La definición de la guerra como continuación y parte de la política revela que, según el célebre general prusiano C. Clausewitz, la política es el continente y la guerra uno de sus contenidos y, por lo tanto, mientras no degenere en guerra, la política usa métodos y armas ajenos a los que se emplean en los conflictos bélicos, a riesgo de perder por completo la confrontación, cualquiera que sea su naturaleza. Un director de orquesta se vale de batuta para cumplir su labor, nunca se le ocurrirá usar para esas funciones una bazuca.

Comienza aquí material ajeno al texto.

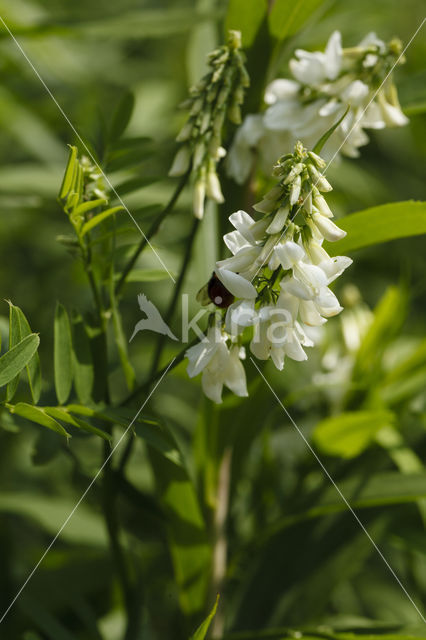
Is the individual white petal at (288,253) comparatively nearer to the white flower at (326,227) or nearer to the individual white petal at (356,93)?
the white flower at (326,227)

Probablemente fueron más, pero en este momento me vienen a la memoria dos atentados mortales ordenados por Rafael Leónidas “Chapitas” Trujillo contra Rómulo Betancourt, a quien había convertido en el peor de sus enemigos y, quien no le temía ni le respondía precisamente con serpentinas y confetis. Curiosa manera de calibrarse y respetarse, pero lo que en Rómulo era una profunda oposición de índole política, en “Chapitas” se trataba de odio cainita, odio puro, que a la larga le enredó el juego y lo perdió. ¿De dónde venía el epíteto denigrante “Chapitas”? Simplemente del hábito ampliamente difundido en dictadores militares de adornar el pecho de su uniforme de generalísimo con medallas y condecoraciones que tintineaban como chapas de gaseosas. Juraría que el tirano dominicano atribuiría a Rómulo la autoría de esa chanza irrespetuosa.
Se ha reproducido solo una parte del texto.